武士vs騎士と言う不毛な思考実験

 武士vs騎士のどちらが強いかと言う時々話をみかけますが、実はフルプレートアーマーの騎士は15世紀頃にしか存在しません。14世紀はまだチェインメールです。しかし、騎士の全盛期は12世紀なのです。要するに騎士は欠陥兵科で、装備を頑丈にすることで辛うじて生き延びていた兵科に過ぎません。頑丈にするほど、コストがかかる癖に歩兵に簡単に負けると言う情けない醜態を見せます。

 そしてこの手の騎士に対する武士という文脈の意味合い的には戦国時代の16世紀末武士とプレートアーマーを来た15世紀の騎士の戦いになるのでしょうか?実はこの1世紀の違いで武士有利が確定するのです。

 それでは、あえて16世紀末の武士団と15世紀の騎士団が戦わせてみましょう。

 ん?だれが一対一で戦うと言いましたか?騎士が一対一で行っていた馬上試合トーナメントは馬を狙ってはいけないなどうるさい限定条件下でしか成立しないスポーツですよ。

 ――と言う訳で、種子島でぶち抜かれて騎士敗北で終わるしょう。

 15世紀の騎士団は、鉄砲足軽に狙い打ちにされ、槍足軽にボロ負けする運命にあります。

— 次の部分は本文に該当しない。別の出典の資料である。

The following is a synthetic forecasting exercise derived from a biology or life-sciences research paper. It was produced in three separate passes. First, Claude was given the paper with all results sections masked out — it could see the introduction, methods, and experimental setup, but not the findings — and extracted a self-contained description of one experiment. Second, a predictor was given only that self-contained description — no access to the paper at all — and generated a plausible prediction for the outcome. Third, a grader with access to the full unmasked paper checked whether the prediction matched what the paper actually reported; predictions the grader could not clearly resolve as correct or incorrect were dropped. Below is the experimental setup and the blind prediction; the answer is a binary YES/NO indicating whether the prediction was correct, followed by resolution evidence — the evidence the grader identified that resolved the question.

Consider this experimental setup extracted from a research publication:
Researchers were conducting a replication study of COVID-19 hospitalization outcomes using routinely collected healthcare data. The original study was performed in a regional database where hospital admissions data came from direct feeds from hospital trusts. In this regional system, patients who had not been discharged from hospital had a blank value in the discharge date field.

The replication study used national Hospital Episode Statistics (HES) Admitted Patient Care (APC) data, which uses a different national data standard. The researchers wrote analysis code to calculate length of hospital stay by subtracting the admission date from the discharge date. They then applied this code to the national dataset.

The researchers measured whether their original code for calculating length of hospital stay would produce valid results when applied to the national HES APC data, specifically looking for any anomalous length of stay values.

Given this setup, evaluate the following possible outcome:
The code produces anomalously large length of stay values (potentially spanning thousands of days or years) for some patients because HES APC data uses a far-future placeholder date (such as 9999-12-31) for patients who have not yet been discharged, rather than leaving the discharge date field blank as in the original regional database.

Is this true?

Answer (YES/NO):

 そもそも騎士が戦場から追い出されたのは、火器の登場とスイス傭兵のパイク歩兵にボロ負けしたのが大きな原因なのです。ヨーロッパの傭兵は、日本でいえば足軽に相当します。騎士は足軽にボロ負けして戦場から消え去るのです。

 そもそも武士のマルチウェポンぶりを舐めてはいけません。騎士はアウトレンジから武士に馬を鉄砲で討たれて終了です。接近戦になれば槍で殴りつけます。戦国時代の槍は打撃武器です。その衝撃は2tとか。メイスでぶん殴られているのとさほど変わりません。江戸時代の携帯刀や武術槍と一緒くたにしてはいけません。

 それでは全盛期同士を比較しましょうか?それでは武士代表として源為朝さんに登場して貰いましょう。

 アウトレンジから弓でプレートアーマーごと打ち抜かれて終了。鉄の板など為朝さんの鋼の鏃にぶち抜かれて終了です。為朝さんの矢は、槍を弓で射るようなモノですから、2mm程度の鉄の板など簡単に打ち抜いてしまうでしょう。義経の使っていた弱弓でもフライパンぐらいならぶち抜けますし、今時のフライパンの方がプレートアーマーより頑丈です。

 ヨーロッパが鋼をまともに作れる様になるのは19世紀以降の話なのです。

 最盛期の騎士の弱点は馬でした。馬を射貫けば終了です。お話になりません。